Champions League

Champions League – Malcolm’s Madrid Misery

Lifelong Tottenham Hotspur football fan and Synergy Network employee for the past 20 years Malcolm Mc Donagh describes below his recent experience as his team took part in the most important game in its 137-year history, the UEFA Champions League Final.


I have been a football fan my whole life. Despite not being an active player in my youth or at school, my passion for the beautiful game started young and has been a huge part of my life. It was during the Mexico World Cup in 1986 that I fell in love with the game and knew that I would be a devoted fan for life. In school, my classmates taught me how the football league system worked and the laws of the game.  As a non-player, my hunger to learn more about the game was beginning to grow.
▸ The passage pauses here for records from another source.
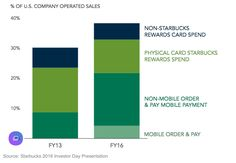 Starbucks Mobile Order & Pay Rewards — Starbucks stores are experiencing 20% or more of peak transactions from mobile order and pay. Starbucks Rewards represented 36% of U.S. company-operated sales.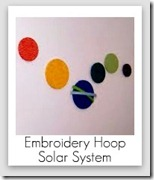 embroidery ring solar system art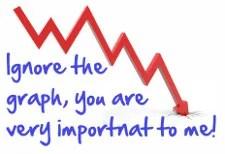 Ignore the graph ... © Kovaleff   Dreamstime.com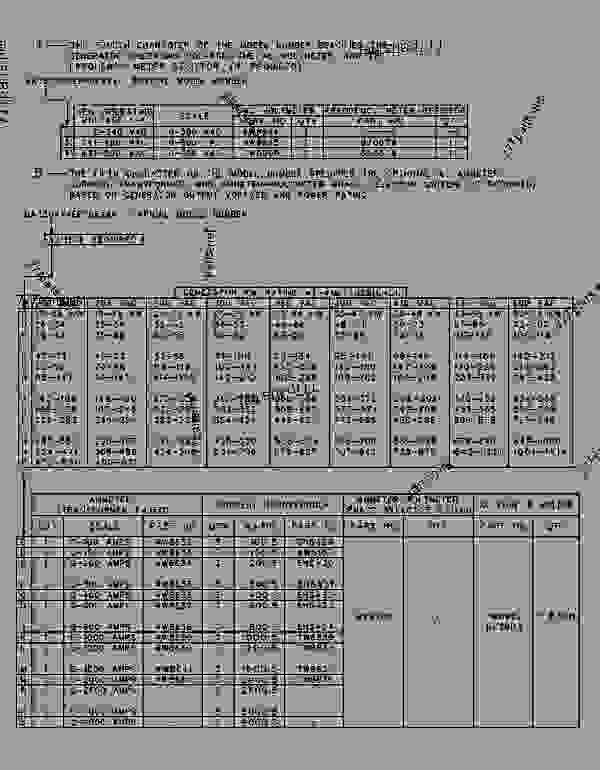 Схема запчастей 9Y1300 CHART-CONTROL PANEL   - Двигатель - набор для генератора Caterpillar 3114 - CONTROL PANEL (SR-4 GENERATOR TERMINAL BOX MOUNTED) 6AF00001-UP PARTS BOOK | 777parts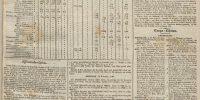 1833-Avondbode-koersen-Collegie-en-Handelssocieteit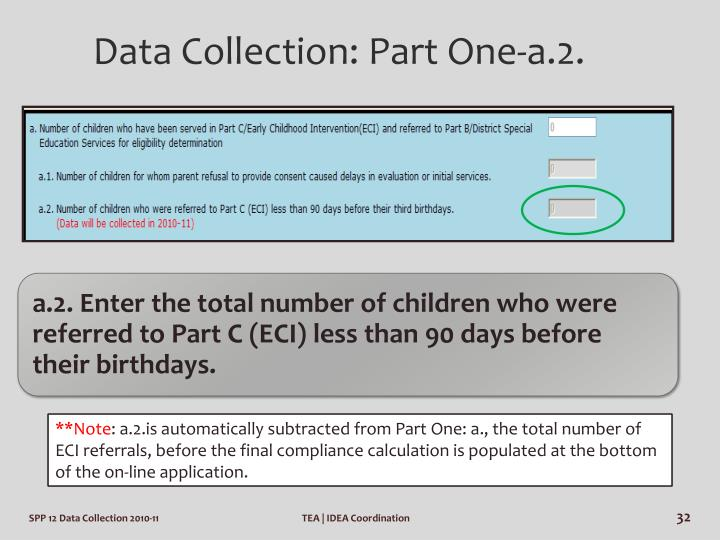Data Collection: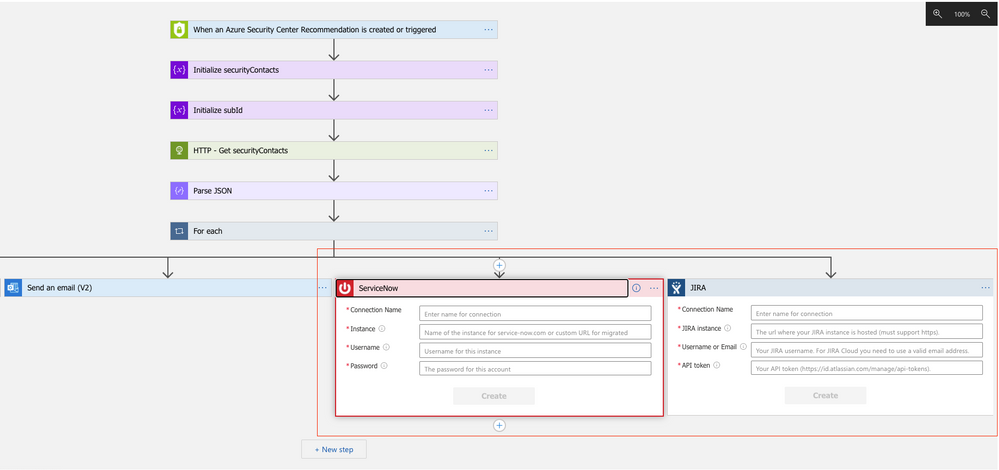 Figure 6 – add parallel branches for JIRA and/or ServiceNow to the Logic App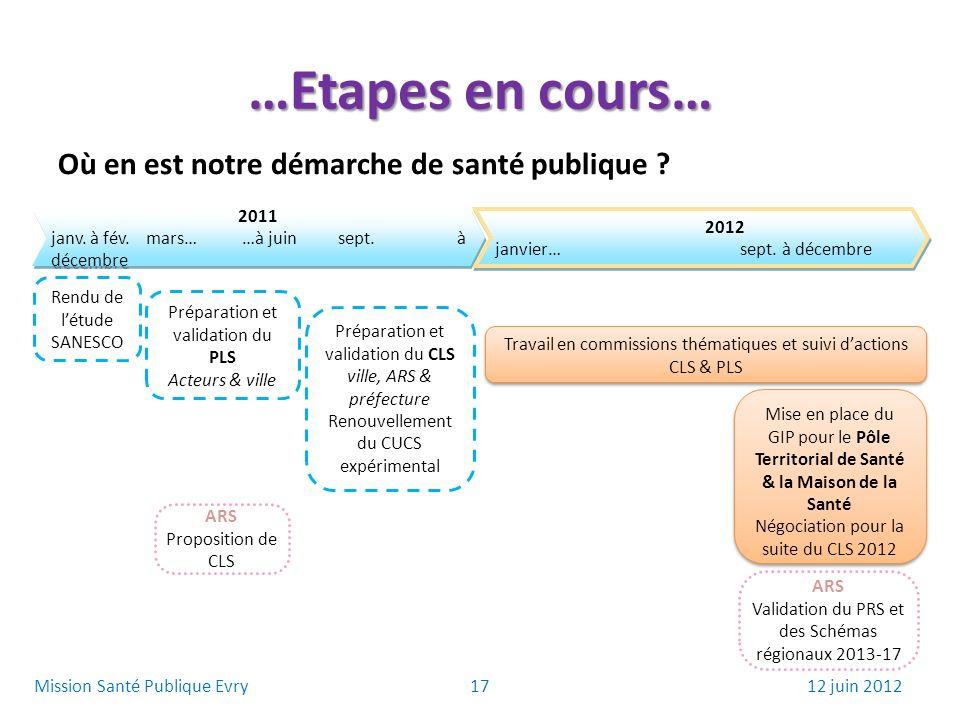 …Etapes en cours… Où en est notre démarche de santé publique 2011
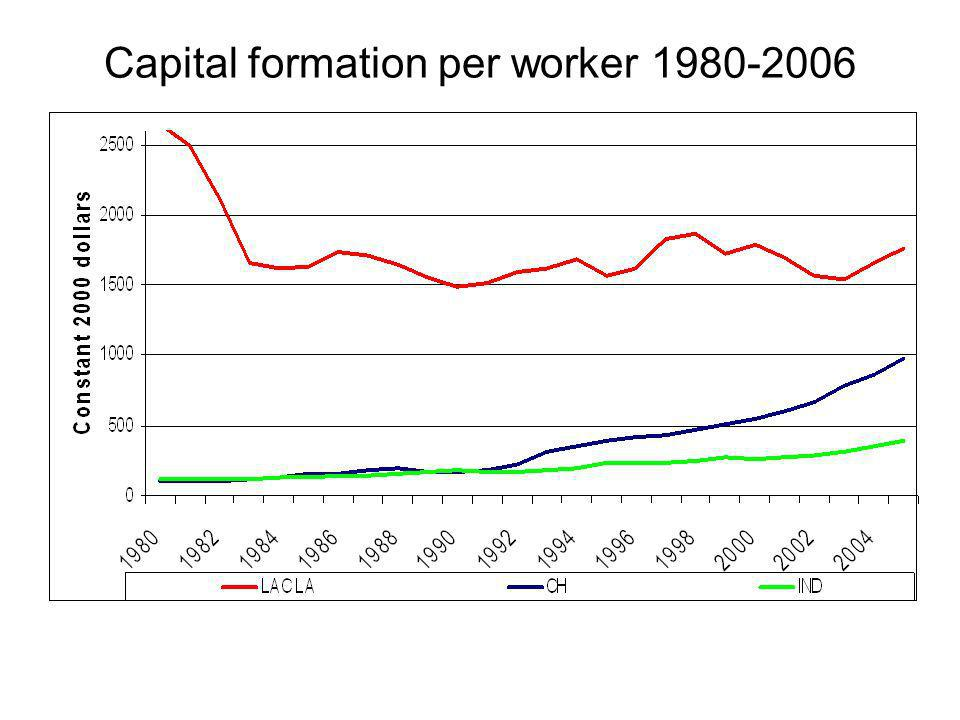 Capital formation per worker 1980-2006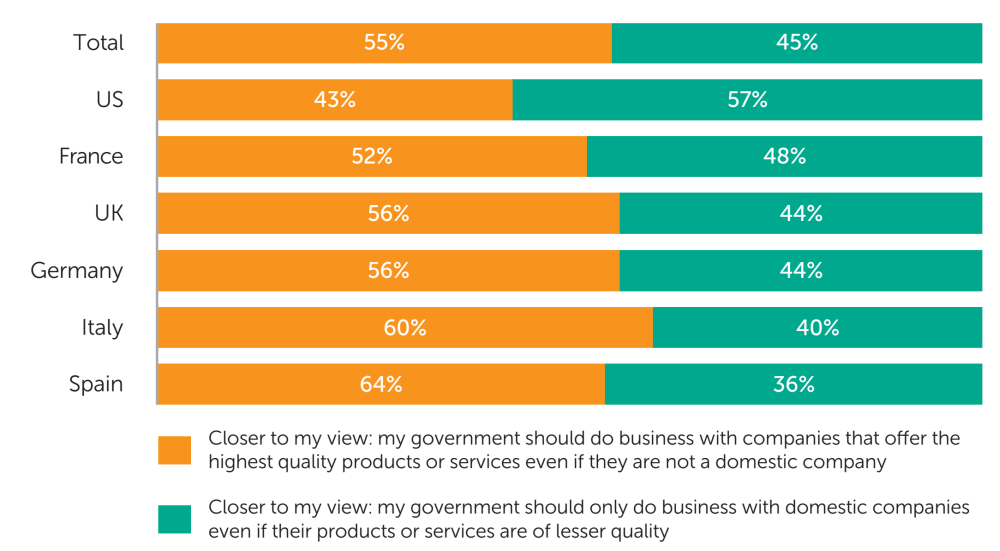 Fig. 2: The share of businesses surveyed who say the statement that their government should do business with the company that offers the highest quality product/service, regardless of its origin, is closer to their view vs. those who say the statement that it should always do business with domestic companies, regardless of product/service quality, is closer to their view - data analysis: Applied Marketing Research Inc. for Kaspersky Lab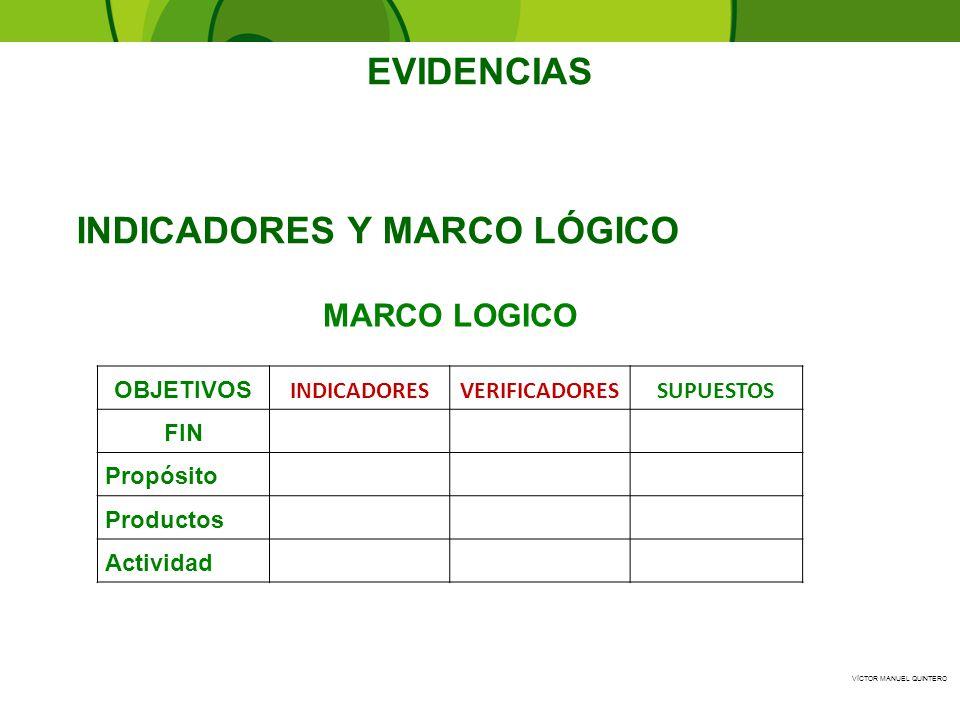 VÍCTOR MANUEL QUINTERO INDICADORES Y MARCO LÓGICO EVIDENCIAS OBJETIVOS INDICADORESVERIFICADORESSUPUESTOS FIN Propósito Productos Actividad MARCO LOGIC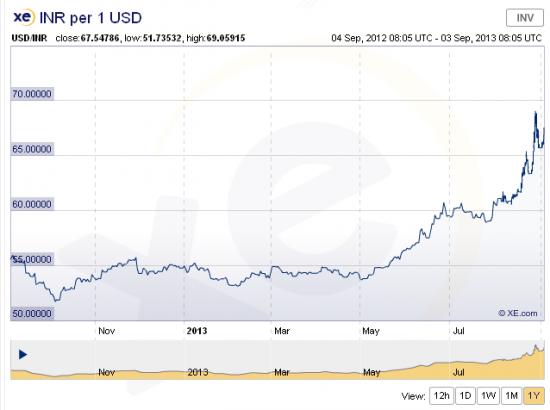 BRICS - накопленные противоречия тянут вниз валюты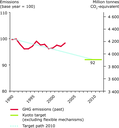 Development of EU-15 greenhouse gas emissions from base year to 2003 and distance to the (hypothetical) linear EU Kyoto target path (excluding flexible mechanisms)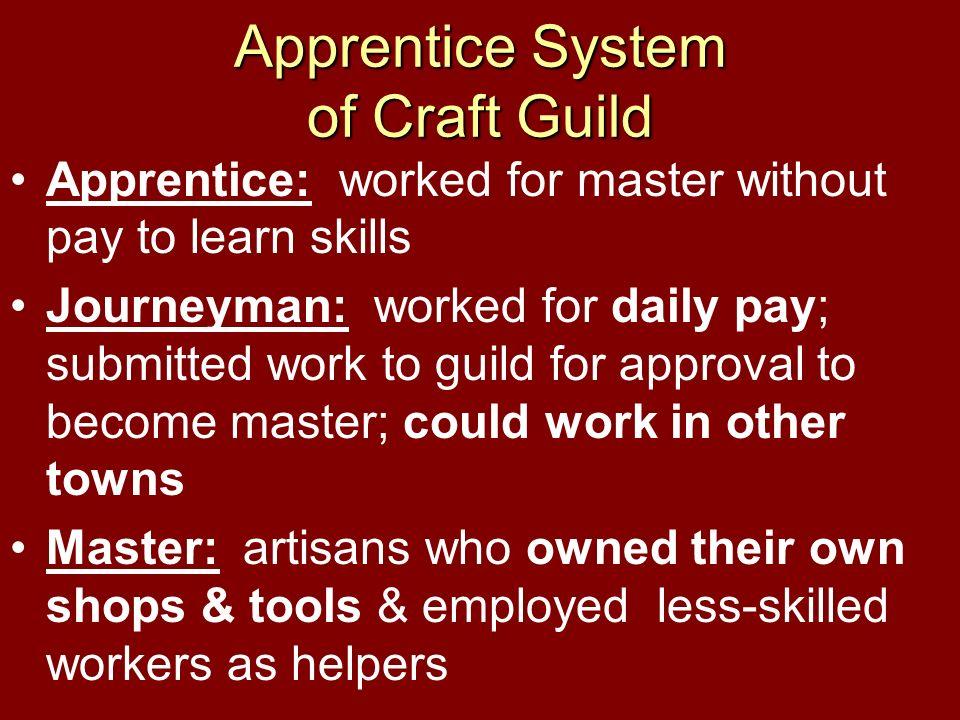 Apprentice System of Craft Guild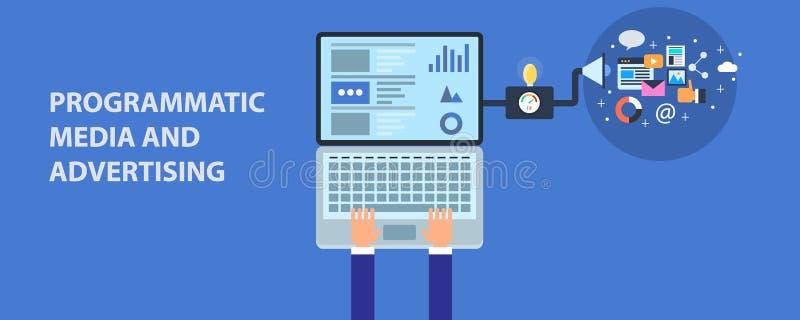 Programmatic media advertising, native advertisement, digital media marketing concept. Flat design vector banner. Businessman checking marketing analytics vector illustration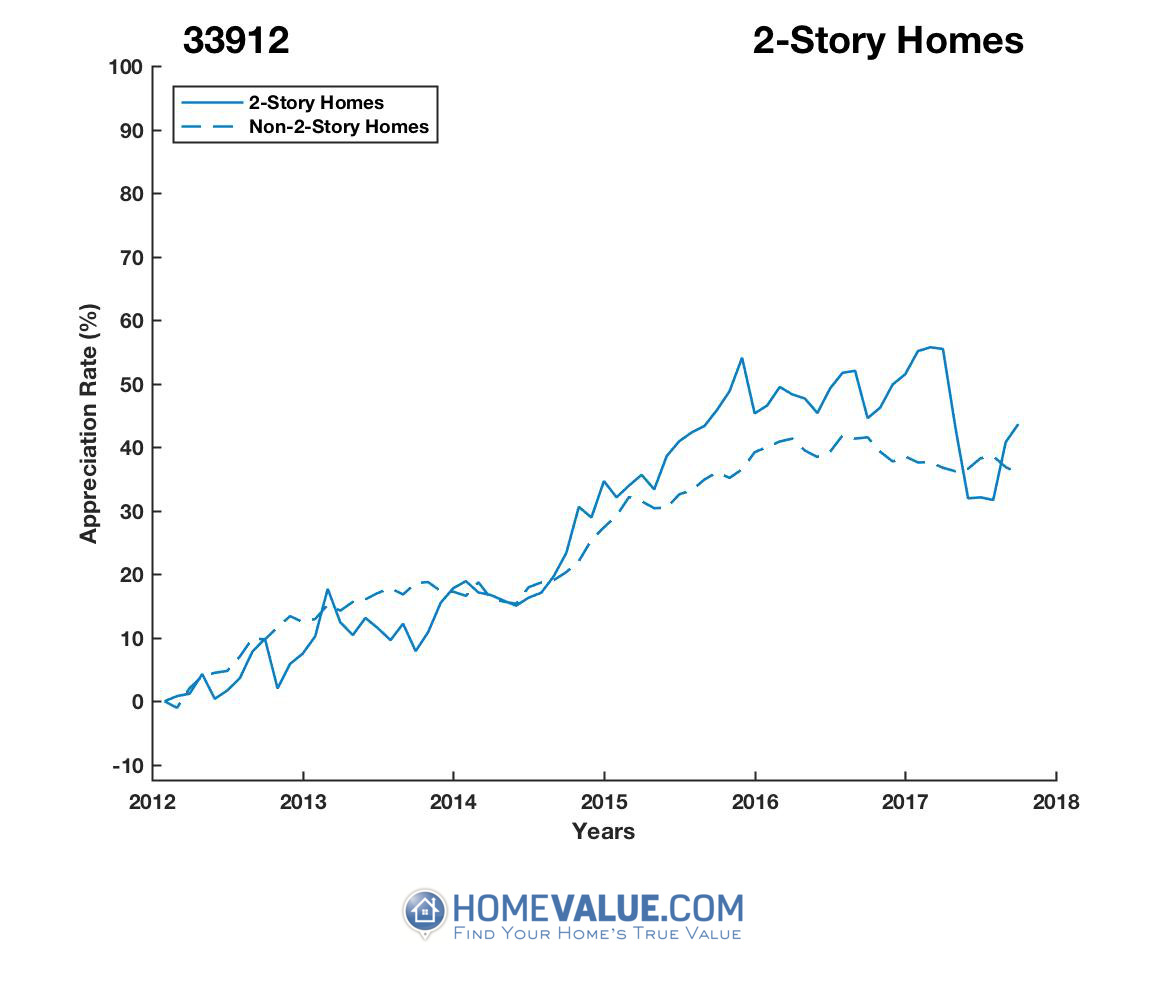 2 Stories Homes have appreciated 19% faster since 09/15/2013.
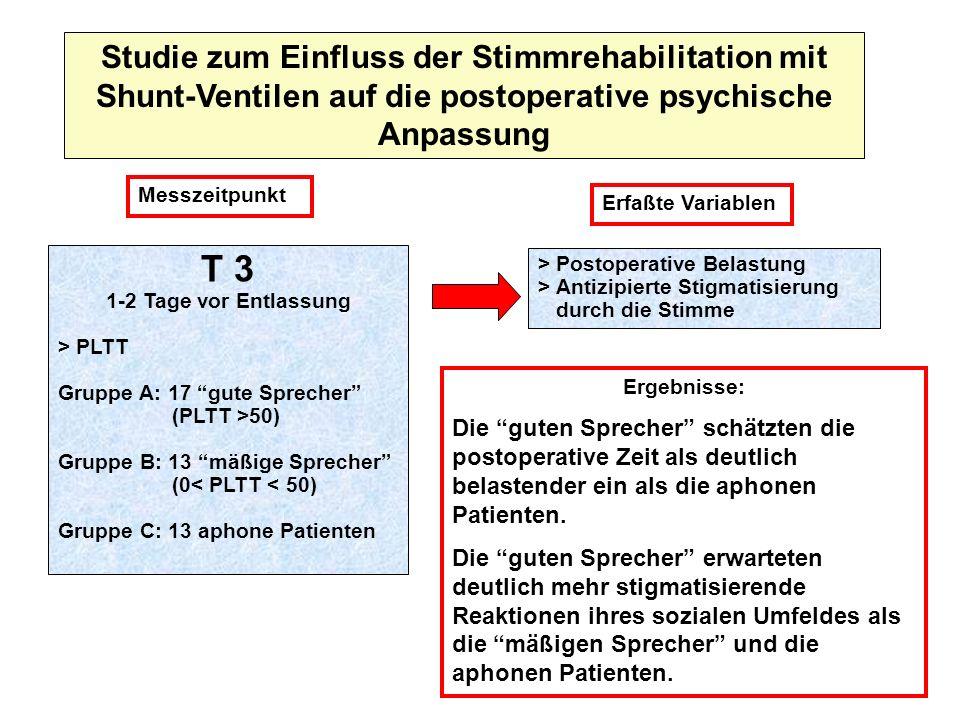 Studie zum Einfluss der Stimmrehabilitation mit Shunt-Ventilen auf die postoperative psychische Anpassung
After Mexico ’86 I began to seek out and discover local football teams in my hometown – Sligo. Our local team was Sligo Rovers whom I started to follow in around 1987 or 1988. I even managed to get my Dad to return to the showgrounds to follow Sligo Rovers after ten years. He had stopped supporting Rovers in order to spend more time rearing his young family and going to Irish dancing Feiseanna with my sister.


Football had come into my life and for my dad it was returning into his life after a long absence. We got to enjoy the experience together and it was a great way to connect with my father during my teenage years as we shared the ups and downs of supporting Sligo Rovers. In the late 80’s, it was mostly downs as Rovers struggled to keep up in the league of Ireland.


If Sligo Rovers was my first team then my second team was the Republic of Ireland senior football team.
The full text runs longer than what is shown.